El Triduo Pascual se iniciará con la Misa de la Cena del Señor, el Jueves Santo (18 de abril) a las 18 hs. La Iglesia recuerda esa tarde la última cena de Jesús, el día del amor fraterno y la institución del sacerdocio. A continuación tendrá lugar la tradicional Hora Santa, un tiempo de oración comunitaria ante el Santísimo Sacramento, reservado en el “Monumento” para la adoración de los fieles y para poder dar la comunión al día siguiente, cuando no se puede celebrar la Eucaristía. En la Catedral, este “Monumento” se instalará, como es costumbre, en la Capilla de San Segundo.

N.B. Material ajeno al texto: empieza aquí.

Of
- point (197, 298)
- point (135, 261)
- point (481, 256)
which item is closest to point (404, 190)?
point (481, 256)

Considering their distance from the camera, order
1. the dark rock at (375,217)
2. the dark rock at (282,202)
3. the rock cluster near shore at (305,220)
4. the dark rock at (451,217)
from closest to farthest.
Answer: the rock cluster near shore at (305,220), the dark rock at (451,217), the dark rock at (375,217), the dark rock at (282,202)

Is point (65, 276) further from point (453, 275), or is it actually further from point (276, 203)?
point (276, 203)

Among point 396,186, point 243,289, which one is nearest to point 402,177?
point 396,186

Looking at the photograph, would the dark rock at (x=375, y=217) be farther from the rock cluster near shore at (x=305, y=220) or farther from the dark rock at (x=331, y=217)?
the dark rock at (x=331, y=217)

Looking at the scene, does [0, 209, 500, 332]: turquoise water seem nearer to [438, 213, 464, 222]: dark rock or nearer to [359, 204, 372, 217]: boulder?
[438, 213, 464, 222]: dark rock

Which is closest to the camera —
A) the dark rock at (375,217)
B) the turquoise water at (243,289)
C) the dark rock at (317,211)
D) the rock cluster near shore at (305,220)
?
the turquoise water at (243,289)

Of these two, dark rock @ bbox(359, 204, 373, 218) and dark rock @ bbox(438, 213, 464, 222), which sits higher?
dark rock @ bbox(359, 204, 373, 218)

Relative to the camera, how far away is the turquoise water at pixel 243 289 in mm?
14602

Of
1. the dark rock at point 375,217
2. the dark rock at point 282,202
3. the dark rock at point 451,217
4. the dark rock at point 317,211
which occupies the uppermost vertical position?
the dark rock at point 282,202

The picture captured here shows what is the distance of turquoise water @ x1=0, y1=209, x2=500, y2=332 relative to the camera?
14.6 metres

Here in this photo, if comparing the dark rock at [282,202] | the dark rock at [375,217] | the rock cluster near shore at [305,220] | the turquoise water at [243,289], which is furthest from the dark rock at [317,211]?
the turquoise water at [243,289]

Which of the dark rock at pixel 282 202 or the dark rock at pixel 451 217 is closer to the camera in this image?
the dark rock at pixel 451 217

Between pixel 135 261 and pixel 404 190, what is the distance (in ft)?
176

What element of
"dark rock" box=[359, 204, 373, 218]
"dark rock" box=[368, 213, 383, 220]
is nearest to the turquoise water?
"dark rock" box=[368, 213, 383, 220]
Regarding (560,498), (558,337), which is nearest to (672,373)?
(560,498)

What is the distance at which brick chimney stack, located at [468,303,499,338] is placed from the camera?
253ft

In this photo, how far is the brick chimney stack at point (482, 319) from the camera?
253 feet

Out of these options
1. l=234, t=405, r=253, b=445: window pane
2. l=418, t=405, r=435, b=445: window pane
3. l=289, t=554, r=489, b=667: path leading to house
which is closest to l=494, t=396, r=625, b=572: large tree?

El Viernes Santo, 19 de abril, se iniciará con el rezo del oficio de Laudes (oración matutina de la Iglesia) a las 9 hs en la Capilla de San Segundo. La celebración de la Pasión del Señor, presidida por el Obispo, tendrá lugar a las 17 hs. En ella destacan, como momentos fundamentales, la lectura de la Pasión según San Juan, una larga oración universal, la adoración de la Cruz y la comunión del Santísimo Sacramento reservado del día anterior.

El Sábado Santo, 20 de abril, día de silencio en la Iglesia, que aguarda junto al sepulcro de Cristo su resurrección, comenzará con el rezo del oficio de Laudes a las 9 hs en la Capilla de San Segundo. El Obispo presidirá la solemne Vigilia Pascual a las 22 hs, con su esquema tradicional: lucernario, larga liturgia de la Palabra, liturgia bautismal y liturgia eucarística.

Continuando la solemnidad de la Resurrección de Cristo, a las 11 hs el Obispo presidirá la solemne Misa pontifical con la bendición apostólica. Esta celebración contará con el acompañamiento musical del Coro Gregoriano de La Santa.

GALERÍA FOTOGRÁFICA MISA CRISMAL 2019 (forografías de Gonzalo González de Vega)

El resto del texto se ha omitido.